Omitting the sheer numbers of the equation – the fact that there are fewer than 500 Whole Foods stores compared to MORE THAN 15,000 Dollar General stores – this reeks of elitism and privilege and ignores the challenges consumers – and grocers – face in this country.
Goodlettsville, TN-based Dollar General Corporation, with more than 15,200 stores in 44 states, reaches more small towns in the U.S. than just about any other retailer out there, and they’ve spent the past few years remodeling stores to accommodate more fresh foods, including produce.
While I have reservations about how this retailer’s barebones labor model can handle fresh produce in the long run, they’re clearly pleasing customers with the additions.

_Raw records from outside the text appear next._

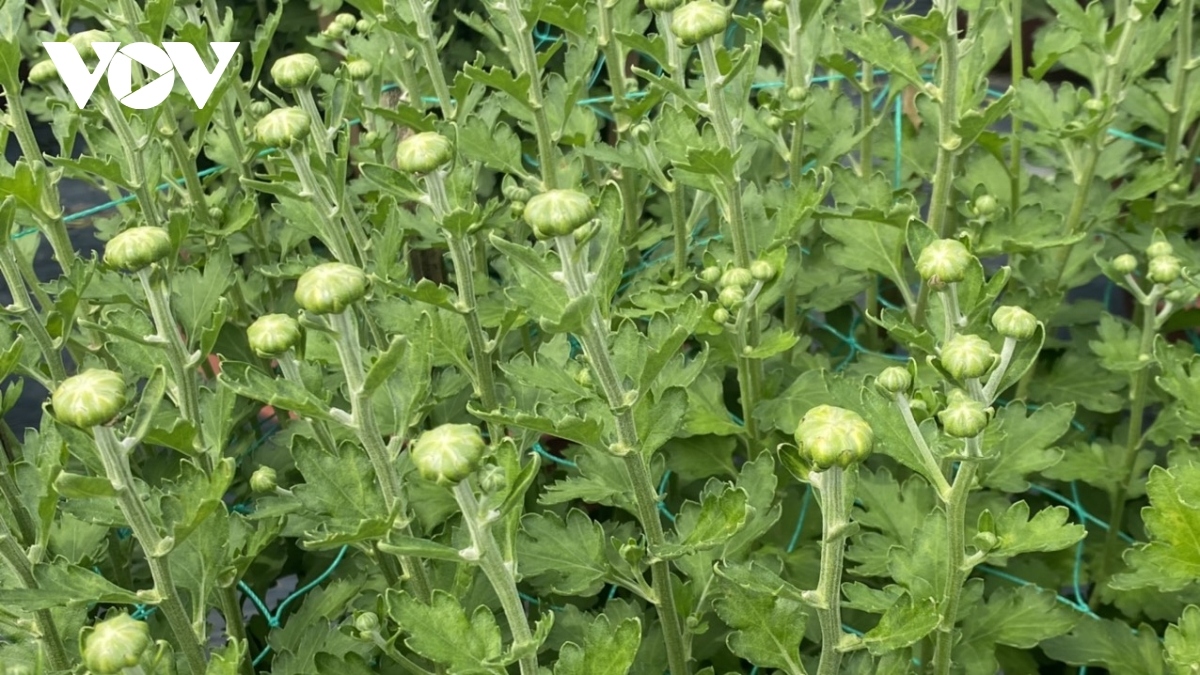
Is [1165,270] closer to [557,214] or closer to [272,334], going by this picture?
[557,214]

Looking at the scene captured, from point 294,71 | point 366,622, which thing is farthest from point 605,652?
point 294,71

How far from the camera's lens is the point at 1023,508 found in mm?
974

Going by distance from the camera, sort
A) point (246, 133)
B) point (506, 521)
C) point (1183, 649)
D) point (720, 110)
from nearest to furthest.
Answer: point (506, 521) < point (1183, 649) < point (720, 110) < point (246, 133)

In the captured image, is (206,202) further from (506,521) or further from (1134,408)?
(1134,408)

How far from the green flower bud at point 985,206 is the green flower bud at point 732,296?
42cm

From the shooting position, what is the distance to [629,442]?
35.9 inches

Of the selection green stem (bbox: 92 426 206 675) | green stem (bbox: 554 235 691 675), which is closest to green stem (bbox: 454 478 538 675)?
green stem (bbox: 554 235 691 675)

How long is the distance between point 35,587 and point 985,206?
115 cm

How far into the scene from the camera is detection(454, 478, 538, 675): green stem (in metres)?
0.75

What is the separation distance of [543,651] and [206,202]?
2.37 ft

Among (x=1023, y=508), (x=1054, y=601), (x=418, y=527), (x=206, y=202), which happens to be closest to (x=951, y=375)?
(x=1023, y=508)

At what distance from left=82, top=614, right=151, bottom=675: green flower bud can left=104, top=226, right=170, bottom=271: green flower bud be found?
1.02ft

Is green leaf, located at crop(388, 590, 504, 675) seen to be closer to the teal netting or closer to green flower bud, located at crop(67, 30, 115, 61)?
the teal netting

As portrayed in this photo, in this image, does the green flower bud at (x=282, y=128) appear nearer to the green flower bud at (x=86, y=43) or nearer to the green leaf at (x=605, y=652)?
the green flower bud at (x=86, y=43)
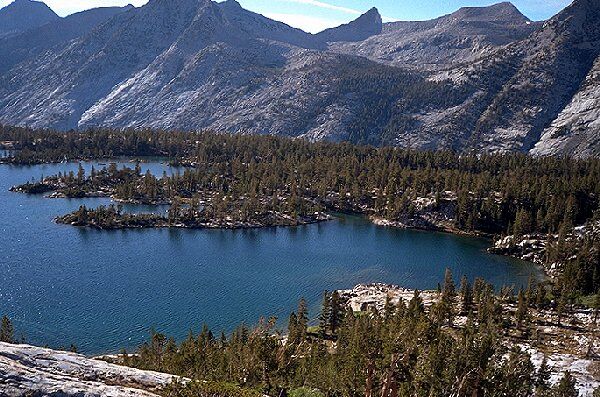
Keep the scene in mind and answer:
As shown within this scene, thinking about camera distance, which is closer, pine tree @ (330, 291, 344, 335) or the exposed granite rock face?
the exposed granite rock face

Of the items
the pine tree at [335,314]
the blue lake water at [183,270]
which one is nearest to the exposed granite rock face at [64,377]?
the blue lake water at [183,270]

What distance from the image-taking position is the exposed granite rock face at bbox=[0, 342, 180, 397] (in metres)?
25.9

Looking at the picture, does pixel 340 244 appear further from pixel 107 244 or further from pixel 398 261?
pixel 107 244

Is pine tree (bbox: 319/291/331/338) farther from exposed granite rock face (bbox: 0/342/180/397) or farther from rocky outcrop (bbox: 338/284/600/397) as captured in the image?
exposed granite rock face (bbox: 0/342/180/397)

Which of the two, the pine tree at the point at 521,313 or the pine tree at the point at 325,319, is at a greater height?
the pine tree at the point at 521,313

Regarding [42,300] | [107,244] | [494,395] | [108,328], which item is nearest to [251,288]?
[108,328]

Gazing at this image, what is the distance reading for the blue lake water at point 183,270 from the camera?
8069 cm

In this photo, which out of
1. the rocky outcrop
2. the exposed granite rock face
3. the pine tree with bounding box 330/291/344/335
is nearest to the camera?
the exposed granite rock face

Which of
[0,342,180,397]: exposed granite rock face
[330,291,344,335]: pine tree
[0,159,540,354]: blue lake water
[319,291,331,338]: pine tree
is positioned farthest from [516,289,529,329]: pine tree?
[0,342,180,397]: exposed granite rock face

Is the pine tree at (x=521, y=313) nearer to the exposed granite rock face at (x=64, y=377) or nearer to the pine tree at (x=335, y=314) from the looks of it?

CEO Todd Vasos reinforced performance of stores with fresh produce added to the mix during the company’s most recent quarterly earnings call in mid-December. Of the 925 store remodels the company had completed by the third quarter of 2018, 359 were converted to Dollar General Traditional Plus (DGTP) stores, with an expanded cooler.
A small fresh produce section was added to 107 of those stores.
“Our remodel store delivers a 4% to 5% comp lift on average, and a DGTP remodel delivers on average a 10% to 15% comp lift,” Vasos said, during the call. “And when produce is included in a DGTP, it delivers comp lift on average at the high end of that range.”
That’s great news.
What’s not so great?
Only 425 of 15,000+ stores in the U.S. have that fresh produce section. Those numbers are ramping up quickly, however. Of the 1,000 remodels the company has on the docket for 2019, 200 are slated for fresh produce.
The Institute for Local Self-Reliance, which published the Whole Foods and Dollar Store comparison, says the big chain hard discounters like Dollar General, Dollar Tree and Family Dollar, are taking business away from local grocers. I’ve seen independent grocer forums talking about the challenges they face when it comes to competing with the buying power of giants like Walmart and Dollar General, particularly in center store goods.
This is definitely a challenge for smaller grocers competing against a juggernaut like Dollar General, which has its eye on 25,000 or even 30,000 stores in the next 10 years.
Dollar General isn’t the only deep discounter taking a hard look at fresh foods. Commerce, CA-based 99 Cents Only was recognized by Fortune Magazine on its annual “Change the World” list, particularly for its expansion of healthful food options to underserved neighborhoods.
99 Cents Only has just under 400 stores in California, Texas, Arizona and Nevada. The retailer has been working to increase availability of fresh produce across its banner over the past few years, including organic produce.
Retailers wouldn’t be doing this if it wasn’t profitable. Food deserts can be a tricky issue to debate because it is often a chicken-and-egg situation.
If there was sufficient demand for fresh food, someone would be selling it.